Rewrite the lines from the one containing "Which would you" down to the last of the items, putting "viewer" in place of "observer" and changing nothing else. Return only those lines.

##### MATERIAL TO PROCESS #####

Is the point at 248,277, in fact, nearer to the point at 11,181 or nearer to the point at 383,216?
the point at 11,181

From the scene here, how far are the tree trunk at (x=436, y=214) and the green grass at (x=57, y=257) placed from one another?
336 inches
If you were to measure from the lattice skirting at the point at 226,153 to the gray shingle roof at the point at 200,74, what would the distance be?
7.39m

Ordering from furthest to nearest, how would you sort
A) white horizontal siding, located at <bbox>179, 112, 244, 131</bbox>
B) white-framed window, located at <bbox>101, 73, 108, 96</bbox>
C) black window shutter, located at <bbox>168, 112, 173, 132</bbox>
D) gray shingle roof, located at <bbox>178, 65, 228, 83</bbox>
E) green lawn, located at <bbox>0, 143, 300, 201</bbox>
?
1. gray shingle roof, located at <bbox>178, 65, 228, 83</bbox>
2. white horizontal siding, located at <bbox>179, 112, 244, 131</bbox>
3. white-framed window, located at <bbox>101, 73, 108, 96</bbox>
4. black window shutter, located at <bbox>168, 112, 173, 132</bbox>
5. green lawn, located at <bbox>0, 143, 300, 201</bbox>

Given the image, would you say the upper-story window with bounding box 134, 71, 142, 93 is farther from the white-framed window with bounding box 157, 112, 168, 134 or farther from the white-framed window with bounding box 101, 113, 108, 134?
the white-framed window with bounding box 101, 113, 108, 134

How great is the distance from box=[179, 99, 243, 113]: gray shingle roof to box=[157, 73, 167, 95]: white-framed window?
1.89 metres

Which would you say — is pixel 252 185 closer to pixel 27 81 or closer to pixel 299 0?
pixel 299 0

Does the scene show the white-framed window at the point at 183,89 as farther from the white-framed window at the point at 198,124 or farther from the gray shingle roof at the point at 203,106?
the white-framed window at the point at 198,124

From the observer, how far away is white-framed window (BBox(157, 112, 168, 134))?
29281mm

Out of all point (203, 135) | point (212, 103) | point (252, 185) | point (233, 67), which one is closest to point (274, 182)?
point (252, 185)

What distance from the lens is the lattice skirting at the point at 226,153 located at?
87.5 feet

#####

- **RESULT OF THE TASK**:
Which would you say — is pixel 252 185 closer to pixel 27 81 or closer to pixel 299 0?
pixel 299 0

Does the scene show the white-framed window at the point at 183,89 as farther from the white-framed window at the point at 198,124 or farther from the gray shingle roof at the point at 203,106?
the white-framed window at the point at 198,124

From the viewer, how far away is white-framed window (BBox(157, 112, 168, 134))?
29281mm

Out of all point (203, 135) | point (212, 103) | point (252, 185) | point (233, 67), which one is closest to point (274, 182)?
point (252, 185)

What distance from the lens is the lattice skirting at the point at 226,153 located at?
87.5 feet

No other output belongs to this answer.